-- START MATERIAL PROVIDED --

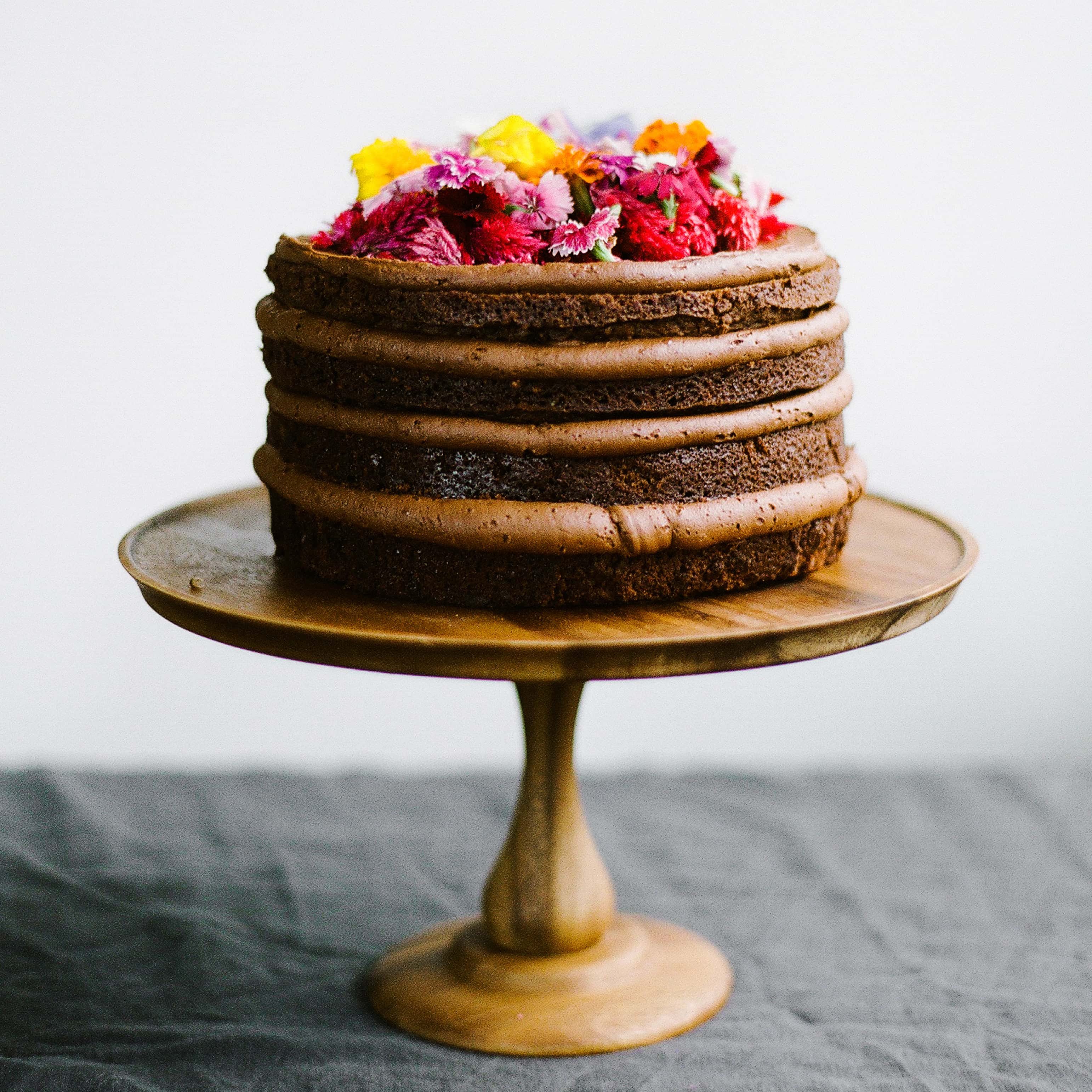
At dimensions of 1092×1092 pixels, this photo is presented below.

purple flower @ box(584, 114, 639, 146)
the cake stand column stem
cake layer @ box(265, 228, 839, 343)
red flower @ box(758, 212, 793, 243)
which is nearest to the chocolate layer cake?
cake layer @ box(265, 228, 839, 343)

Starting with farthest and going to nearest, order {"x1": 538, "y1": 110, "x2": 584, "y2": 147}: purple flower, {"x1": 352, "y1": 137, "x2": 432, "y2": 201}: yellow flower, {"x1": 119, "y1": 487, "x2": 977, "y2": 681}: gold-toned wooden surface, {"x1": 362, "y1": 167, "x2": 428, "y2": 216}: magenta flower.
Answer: {"x1": 538, "y1": 110, "x2": 584, "y2": 147}: purple flower
{"x1": 352, "y1": 137, "x2": 432, "y2": 201}: yellow flower
{"x1": 362, "y1": 167, "x2": 428, "y2": 216}: magenta flower
{"x1": 119, "y1": 487, "x2": 977, "y2": 681}: gold-toned wooden surface

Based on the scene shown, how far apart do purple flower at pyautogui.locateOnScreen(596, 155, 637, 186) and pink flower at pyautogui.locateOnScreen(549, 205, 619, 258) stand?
9 centimetres

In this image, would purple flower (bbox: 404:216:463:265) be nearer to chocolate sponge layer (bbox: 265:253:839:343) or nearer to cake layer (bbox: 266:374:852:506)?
chocolate sponge layer (bbox: 265:253:839:343)

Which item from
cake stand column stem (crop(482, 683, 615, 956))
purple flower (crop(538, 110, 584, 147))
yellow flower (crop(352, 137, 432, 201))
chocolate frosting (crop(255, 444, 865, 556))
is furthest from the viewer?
cake stand column stem (crop(482, 683, 615, 956))

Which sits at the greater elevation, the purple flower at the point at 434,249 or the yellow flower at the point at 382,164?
the yellow flower at the point at 382,164

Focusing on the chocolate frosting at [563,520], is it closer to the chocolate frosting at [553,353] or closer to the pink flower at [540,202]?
the chocolate frosting at [553,353]

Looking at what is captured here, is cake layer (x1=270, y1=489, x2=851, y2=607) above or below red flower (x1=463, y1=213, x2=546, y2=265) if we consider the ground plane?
below

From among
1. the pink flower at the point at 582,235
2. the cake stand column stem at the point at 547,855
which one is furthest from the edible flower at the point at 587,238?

-- END MATERIAL PROVIDED --

__SHORT EXERCISE__. Copy the data word for word, starting at the line that contains "Looking at what" and ending at the final line of the data.

__RESULT BELOW__.
Looking at what is captured here, is cake layer (x1=270, y1=489, x2=851, y2=607) above or below red flower (x1=463, y1=213, x2=546, y2=265) if we consider the ground plane?
below

From among
1. the pink flower at the point at 582,235
2. the cake stand column stem at the point at 547,855
which one is furthest from the edible flower at the point at 587,238?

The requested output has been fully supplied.